Now that you've learned everything we have to teach you, it's time to show off and flex your data science muscles with your own Capstone Project! This project will allow you to showcase everything you've learned as a data scientist to by completing a professional-level data science project of your choosing. This project will be significantly larger than any project you've completed so far, and will be the crown jewel of your portfolio. A strong capstone project is the single most important thing you can do to get the attention of potential employers, so be prepared to put as much effort into this project as possible - the results will be worth it!

Your portfolio brings all the employers to your inbox

Topic Requirements

Your project should develop a data product or analysis related to a single topic. You are completely free to choose any topic that interests you, but keep in mind that you will need to complete this project end-to-end, including sourcing your own data. When choosing a topic, think through these questions:

  • What would I be motivated to work on?
  • What data could I use?
  • How could an individual or organization use my product or findings?
  • What will I be able to accomplish in the time I have available?
  • What challenges do I foresee with this project?

Technical Requirements

Your project must meet the following technical requirements:

  1. No Off-The-Shelf Datasets. This project is a chance for you to highlight your critical thinking and data sourcing skills by finding a good dataset to answer a useful question. You can use a pre-existing dataset, but you should consider combining it with other datasets and/or engineering your own features. The goal is to showcase your ability to find and work with data, so just grabbing a squeaky-clean dataset is out of the question.

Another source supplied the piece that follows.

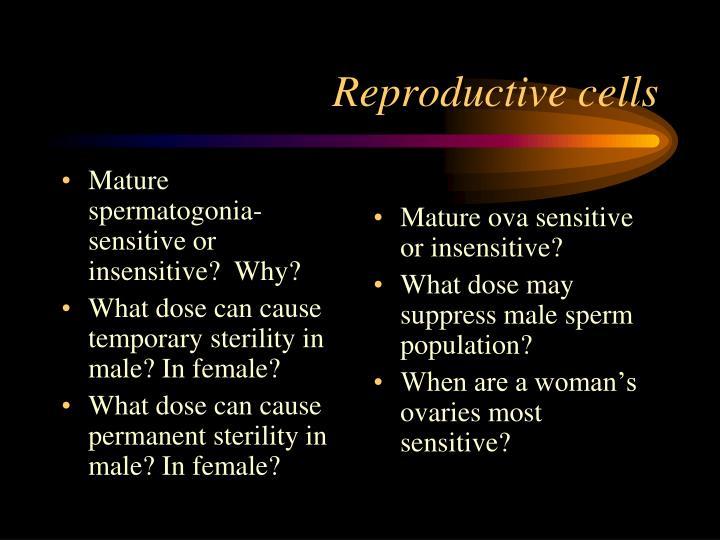 Mature spermatogonia-sensitive or insensitive?  Why?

  2. Strong Data Exploration, with at least 4 relevant data visualizations. There are few skills that impress employers more than the ability to dive into a new dataset and produce engaging visualizations that communicate important information. For this project, anything worth knowing is worth visualizing. Level up your project by digging into more advanced visualization libraries like seaborn!

  3. Makes use of Supervised Learning. It is great to use Unsupervised Learning techniques as needed in your project (for instance, segmentation with clustering algorithms), but supervised learning should play a central role in answering your question.

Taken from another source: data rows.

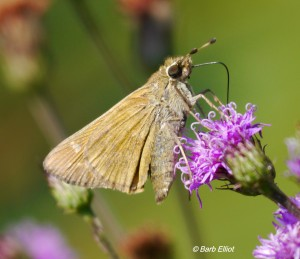 Skipper sipping nectar from Upland Ironweed.  @ Barb Elliot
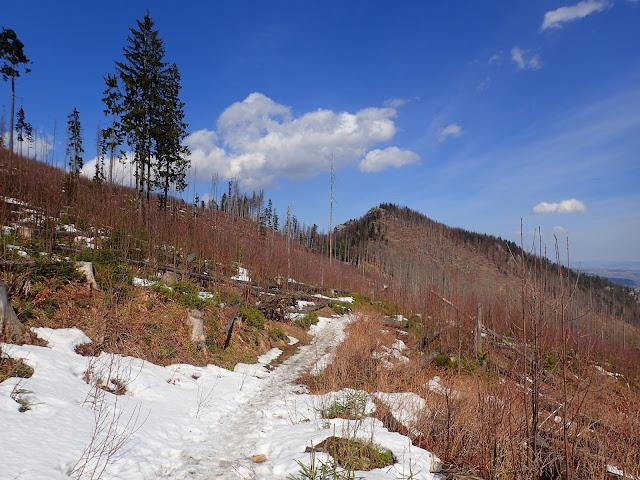 Widok na Nosal ze szlaku do Doliny Olczyskiej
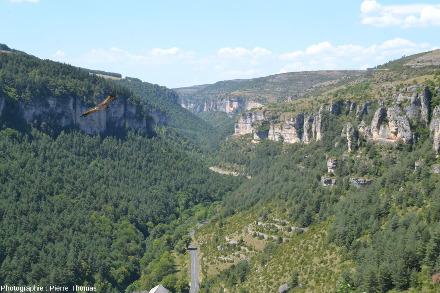 Un paysage caractéristique des gorges de la Jonte: calcaires plus ou moins dolomitiques formant une falaise dominant des niveaux plus marneux à pente moins raide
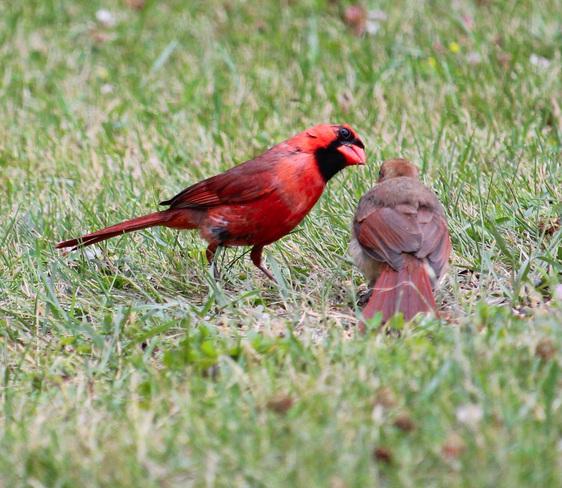 Birds Lambton County, ON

  4. Explicitly makes use of a Data Science Process such as OSEMN or CRISP-DM. Select a Data Science Process to use to give structure to your project. Each step in the process should correspond to a section in your Jupyter Notebook.

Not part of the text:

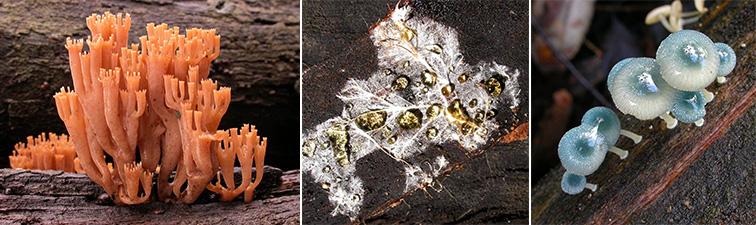 3 fungi image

  5. A well-defined goal with clearly presented results. Your project should provide any background context needed to understand the project you are working on and why it's important. For instance, if you are trying to detect fault lines using Earthquake data, you should review the topic and your dataset so that the reader can understand your work. Similarly, the results of your project should be clearly communicated. Do not just tell your audience the final accuracy of your models--be sure to answer "big picture" questions as well. For instance: Would you recommend shipping this model to production, or is more work needed?

NOTE: Inconclusive results are okay--from a purely scientific perspective, they are no more or less important or valuable than any other kinds of results. If your results are inconclusive, you should discuss what your next steps would be from there. For instance, what do you think it would take to get conclusive results--more data? Different data that was unavailable? Both?

Requirements for Online Students Only

Deliverables

For online students, the deliverables for this project consist of the following three components:

  1. A Jupyter notebook for a presentation.
  • The Jupyter notebook will have two components:
    1. An Abstract section that briefly explains your problem, your methodology, and your findings, and business recommendations as a result of your findings. This section should be 1-2 paragraphs long.
    2. The technical analysis for a data science audience. This detailed technical analysis should explicitly follow a Data Science Process as outlined in the previous section. It should be well-formatted and organized, and should contain all code, visualizations, and detailed explanations/analysis.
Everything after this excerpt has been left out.